🤖 AI Summary
This work systematically investigates cross-lingual interference in Transformer encoders under multilingual settings. We construct a fine-grained cross-lingual interference matrix across 83 languages, quantifying the asymmetry in performance transfer between language pairs. Contrary to expectations, interference patterns exhibit weak correlation with conventional linguistic proxies—such as language family or embedding similarity—but are strongly governed by writing systems (scripts). Moreover, the interference matrix effectively predicts downstream task performance. Methodologically, we train and evaluate numerous lightweight BERT-like models on all language-pair combinations and conduct multi-dimensional linguistic correlation analysis.
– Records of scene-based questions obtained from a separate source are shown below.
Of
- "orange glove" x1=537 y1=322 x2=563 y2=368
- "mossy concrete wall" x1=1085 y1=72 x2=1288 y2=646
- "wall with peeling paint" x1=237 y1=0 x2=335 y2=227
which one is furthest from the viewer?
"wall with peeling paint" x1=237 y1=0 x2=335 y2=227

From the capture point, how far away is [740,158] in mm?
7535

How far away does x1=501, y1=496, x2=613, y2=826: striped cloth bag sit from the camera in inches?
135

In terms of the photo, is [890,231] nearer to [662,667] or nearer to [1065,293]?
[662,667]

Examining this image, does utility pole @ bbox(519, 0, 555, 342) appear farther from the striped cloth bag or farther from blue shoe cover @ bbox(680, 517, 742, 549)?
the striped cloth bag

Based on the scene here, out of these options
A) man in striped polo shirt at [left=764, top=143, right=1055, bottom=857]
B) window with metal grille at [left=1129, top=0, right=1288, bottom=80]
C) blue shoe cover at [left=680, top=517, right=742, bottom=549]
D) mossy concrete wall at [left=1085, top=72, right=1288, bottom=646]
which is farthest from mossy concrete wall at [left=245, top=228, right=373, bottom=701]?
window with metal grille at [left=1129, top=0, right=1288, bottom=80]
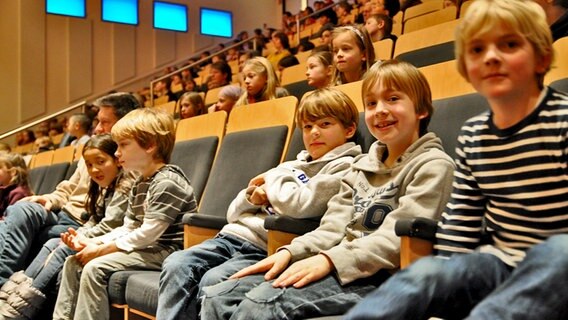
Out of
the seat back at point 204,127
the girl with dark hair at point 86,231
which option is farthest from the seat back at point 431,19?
the girl with dark hair at point 86,231

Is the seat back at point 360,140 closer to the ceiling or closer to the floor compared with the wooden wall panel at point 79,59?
closer to the floor

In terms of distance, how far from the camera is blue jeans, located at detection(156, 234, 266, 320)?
0.82 m

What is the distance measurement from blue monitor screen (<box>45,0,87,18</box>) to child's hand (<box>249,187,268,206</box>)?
13.5 feet

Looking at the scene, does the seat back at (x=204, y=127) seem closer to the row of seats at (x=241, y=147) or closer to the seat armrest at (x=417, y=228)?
the row of seats at (x=241, y=147)

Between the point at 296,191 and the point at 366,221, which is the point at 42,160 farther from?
the point at 366,221

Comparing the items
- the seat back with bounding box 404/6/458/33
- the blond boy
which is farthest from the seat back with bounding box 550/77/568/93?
the seat back with bounding box 404/6/458/33

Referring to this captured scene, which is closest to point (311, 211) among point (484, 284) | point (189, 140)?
point (484, 284)

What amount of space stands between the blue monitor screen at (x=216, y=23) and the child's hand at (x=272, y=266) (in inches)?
183

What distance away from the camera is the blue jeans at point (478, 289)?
45cm

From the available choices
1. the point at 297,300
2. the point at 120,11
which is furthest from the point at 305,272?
the point at 120,11

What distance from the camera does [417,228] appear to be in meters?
0.59

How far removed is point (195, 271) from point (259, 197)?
0.13m

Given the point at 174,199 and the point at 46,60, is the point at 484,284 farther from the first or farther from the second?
the point at 46,60

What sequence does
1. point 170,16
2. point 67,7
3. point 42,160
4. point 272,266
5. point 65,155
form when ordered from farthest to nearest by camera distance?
point 170,16, point 67,7, point 42,160, point 65,155, point 272,266
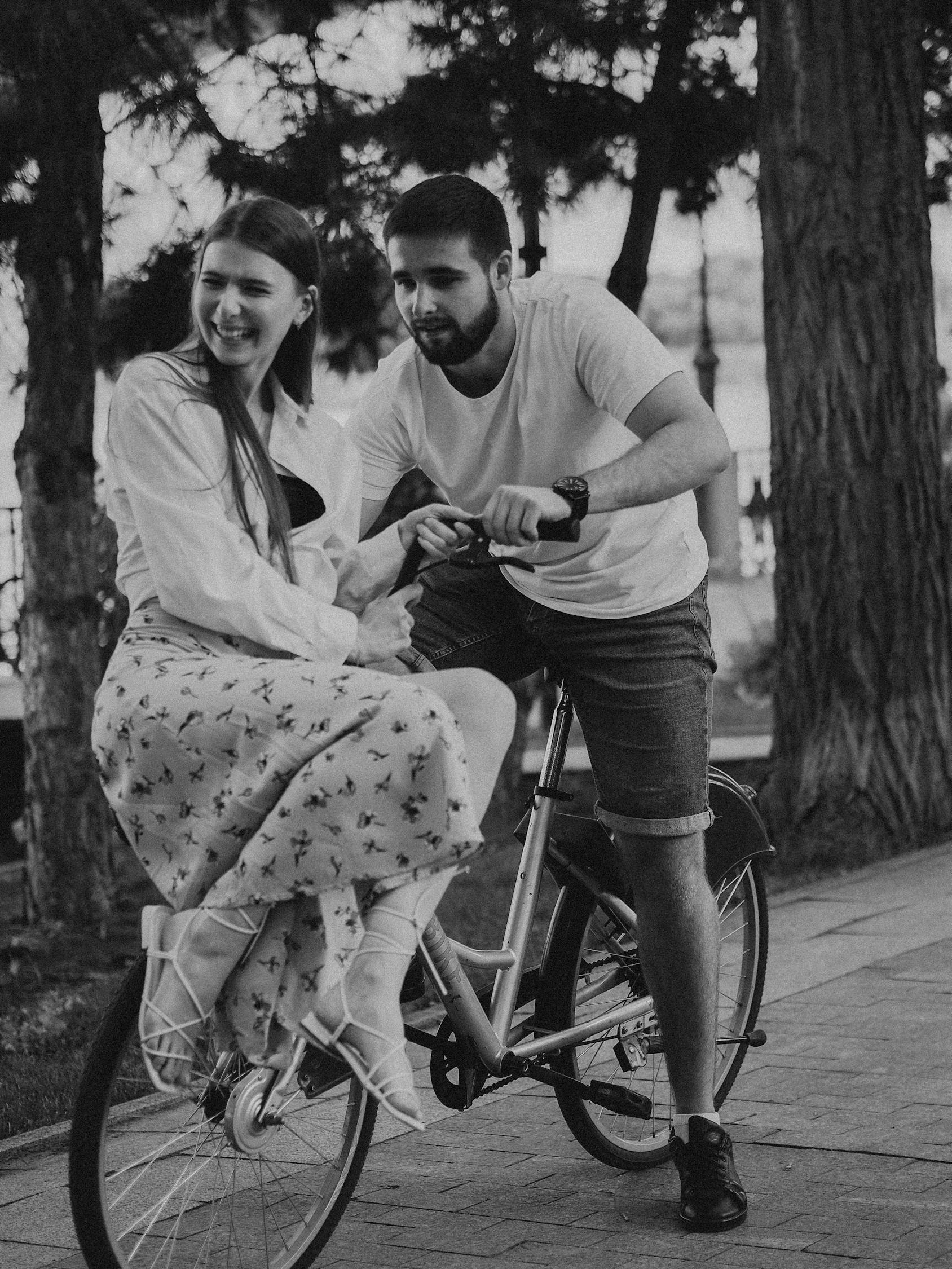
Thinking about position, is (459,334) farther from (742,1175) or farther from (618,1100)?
(742,1175)

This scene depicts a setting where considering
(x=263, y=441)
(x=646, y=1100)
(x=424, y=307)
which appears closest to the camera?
(x=263, y=441)

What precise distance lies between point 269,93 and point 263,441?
5.10m

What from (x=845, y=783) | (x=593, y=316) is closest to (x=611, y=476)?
(x=593, y=316)

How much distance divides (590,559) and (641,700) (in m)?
0.28

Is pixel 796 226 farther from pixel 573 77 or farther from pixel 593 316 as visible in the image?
pixel 593 316

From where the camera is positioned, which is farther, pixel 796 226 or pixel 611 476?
pixel 796 226

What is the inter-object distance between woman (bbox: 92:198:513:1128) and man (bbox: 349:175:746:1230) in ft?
1.50

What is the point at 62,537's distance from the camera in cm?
772

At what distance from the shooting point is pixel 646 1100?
3.53 meters

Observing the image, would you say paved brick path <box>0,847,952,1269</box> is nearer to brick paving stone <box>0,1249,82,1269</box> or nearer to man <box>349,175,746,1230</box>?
brick paving stone <box>0,1249,82,1269</box>

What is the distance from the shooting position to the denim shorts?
3.38 metres

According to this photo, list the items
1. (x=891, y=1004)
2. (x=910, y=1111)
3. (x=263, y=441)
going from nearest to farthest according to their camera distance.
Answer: (x=263, y=441), (x=910, y=1111), (x=891, y=1004)

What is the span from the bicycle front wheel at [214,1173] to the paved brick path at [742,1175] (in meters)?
0.14

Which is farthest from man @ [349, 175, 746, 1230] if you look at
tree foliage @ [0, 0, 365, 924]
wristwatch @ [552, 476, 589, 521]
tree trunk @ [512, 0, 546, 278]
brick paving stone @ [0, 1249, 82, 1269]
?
tree trunk @ [512, 0, 546, 278]
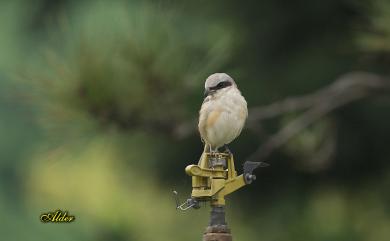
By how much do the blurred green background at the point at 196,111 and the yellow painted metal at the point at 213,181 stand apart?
1.79 feet

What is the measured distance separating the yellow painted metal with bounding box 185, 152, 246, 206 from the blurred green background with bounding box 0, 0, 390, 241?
0.55m

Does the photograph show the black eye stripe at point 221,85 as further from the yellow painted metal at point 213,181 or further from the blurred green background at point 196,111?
the blurred green background at point 196,111

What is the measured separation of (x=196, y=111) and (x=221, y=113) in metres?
0.65

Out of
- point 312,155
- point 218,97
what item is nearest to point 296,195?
point 312,155

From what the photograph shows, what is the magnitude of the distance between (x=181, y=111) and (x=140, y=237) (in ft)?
1.23

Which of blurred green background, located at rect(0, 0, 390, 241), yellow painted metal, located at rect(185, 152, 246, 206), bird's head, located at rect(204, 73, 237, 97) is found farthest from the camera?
blurred green background, located at rect(0, 0, 390, 241)

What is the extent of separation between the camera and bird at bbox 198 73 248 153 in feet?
4.62

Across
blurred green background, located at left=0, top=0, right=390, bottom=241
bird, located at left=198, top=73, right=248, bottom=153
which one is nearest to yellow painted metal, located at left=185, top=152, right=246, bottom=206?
bird, located at left=198, top=73, right=248, bottom=153

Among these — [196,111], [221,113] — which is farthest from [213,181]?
[196,111]

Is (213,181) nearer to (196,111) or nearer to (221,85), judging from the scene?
(221,85)

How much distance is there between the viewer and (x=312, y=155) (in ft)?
6.82

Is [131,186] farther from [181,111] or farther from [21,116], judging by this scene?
[21,116]

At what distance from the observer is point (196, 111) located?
207cm

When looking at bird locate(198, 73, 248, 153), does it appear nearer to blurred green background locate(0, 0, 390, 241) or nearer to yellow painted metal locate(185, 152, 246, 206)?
yellow painted metal locate(185, 152, 246, 206)
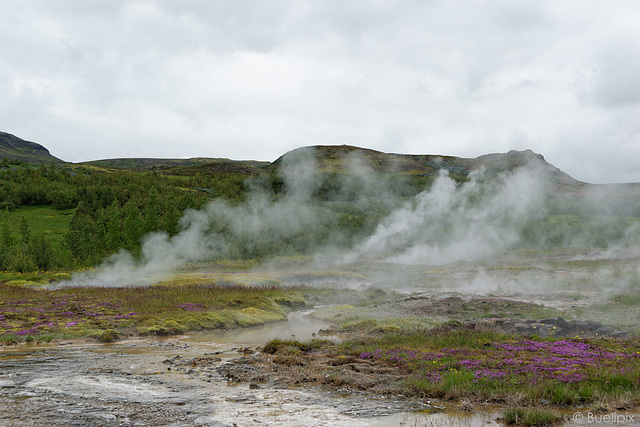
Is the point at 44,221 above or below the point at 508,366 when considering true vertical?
above

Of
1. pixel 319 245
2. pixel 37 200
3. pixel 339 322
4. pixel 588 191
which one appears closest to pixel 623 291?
pixel 339 322

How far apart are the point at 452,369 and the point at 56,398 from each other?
11.7 metres

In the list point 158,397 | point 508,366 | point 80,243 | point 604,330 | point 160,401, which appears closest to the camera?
point 160,401

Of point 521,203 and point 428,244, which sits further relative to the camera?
point 521,203

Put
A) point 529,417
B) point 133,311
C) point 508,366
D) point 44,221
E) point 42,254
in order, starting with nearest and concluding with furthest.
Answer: point 529,417
point 508,366
point 133,311
point 42,254
point 44,221

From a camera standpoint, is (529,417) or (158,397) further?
(158,397)

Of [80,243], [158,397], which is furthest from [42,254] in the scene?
[158,397]

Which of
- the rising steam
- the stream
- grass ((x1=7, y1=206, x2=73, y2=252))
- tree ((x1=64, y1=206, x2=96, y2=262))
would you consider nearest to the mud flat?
the stream

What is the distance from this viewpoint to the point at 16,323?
Answer: 2514 centimetres

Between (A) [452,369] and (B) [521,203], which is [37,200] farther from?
(A) [452,369]

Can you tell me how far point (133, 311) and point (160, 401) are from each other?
64.1 feet

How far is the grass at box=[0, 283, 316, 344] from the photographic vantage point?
24.4 m

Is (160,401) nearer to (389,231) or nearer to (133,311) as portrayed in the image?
(133,311)

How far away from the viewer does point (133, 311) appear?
29.3 metres
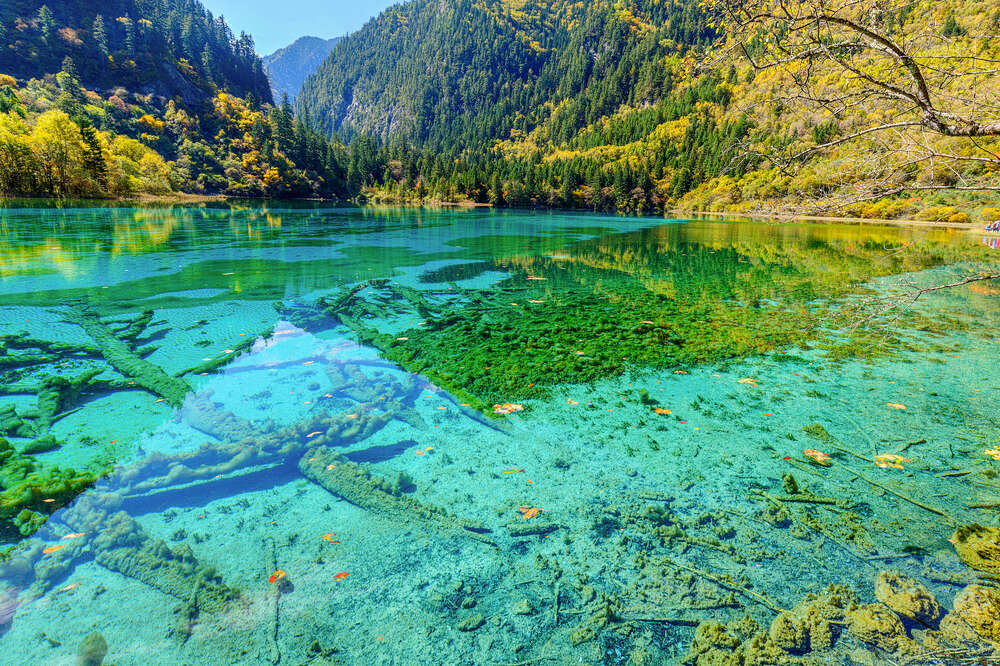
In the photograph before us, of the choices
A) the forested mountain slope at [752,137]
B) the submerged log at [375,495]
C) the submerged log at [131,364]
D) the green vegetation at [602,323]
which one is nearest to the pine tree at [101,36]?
the forested mountain slope at [752,137]

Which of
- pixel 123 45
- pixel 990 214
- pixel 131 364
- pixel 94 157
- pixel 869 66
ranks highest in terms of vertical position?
pixel 123 45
Our study is the first to reveal the fundamental script dependence of cross-lingual interference, providing interpretable, empirically grounded insights for multilingual model architecture design, pretraining strategy optimization, and principled language selection.
📝 Abstract
In this paper, we present a comprehensive study of language interference in encoder-only Transformer models across 83 languages. We construct an interference matrix by training and evaluating small BERT-like models on all possible language pairs, providing a large-scale quantification of cross-lingual interference. Our analysis reveals that interference between languages is asymmetrical and that its patterns do not align with traditional linguistic characteristics, such as language family, nor with proxies like embedding similarity, but instead better relate to script. Finally, we demonstrate that the interference matrix effectively predicts performance on downstream tasks, serving as a tool to better design multilingual models to obtain optimal performance.